[[ Task inputs, beginning ]]

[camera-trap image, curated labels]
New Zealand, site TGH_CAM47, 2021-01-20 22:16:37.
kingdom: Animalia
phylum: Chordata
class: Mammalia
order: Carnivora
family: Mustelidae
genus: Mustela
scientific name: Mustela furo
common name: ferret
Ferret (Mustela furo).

[[ Task inputs, end ]]

→ **Problem**
Take every line from the one containing "New Zealand, site" to the end of the listing and output it exactly, with nothing else.

→ **Response**
New Zealand, site TGH_CAM47, 2021-01-20 22:16:37.
kingdom: Animalia
phylum: Chordata
class: Mammalia
order: Carnivora
family: Mustelidae
genus: Mustela
scientific name: Mustela furo
common name: ferret
Ferret (Mustela furo).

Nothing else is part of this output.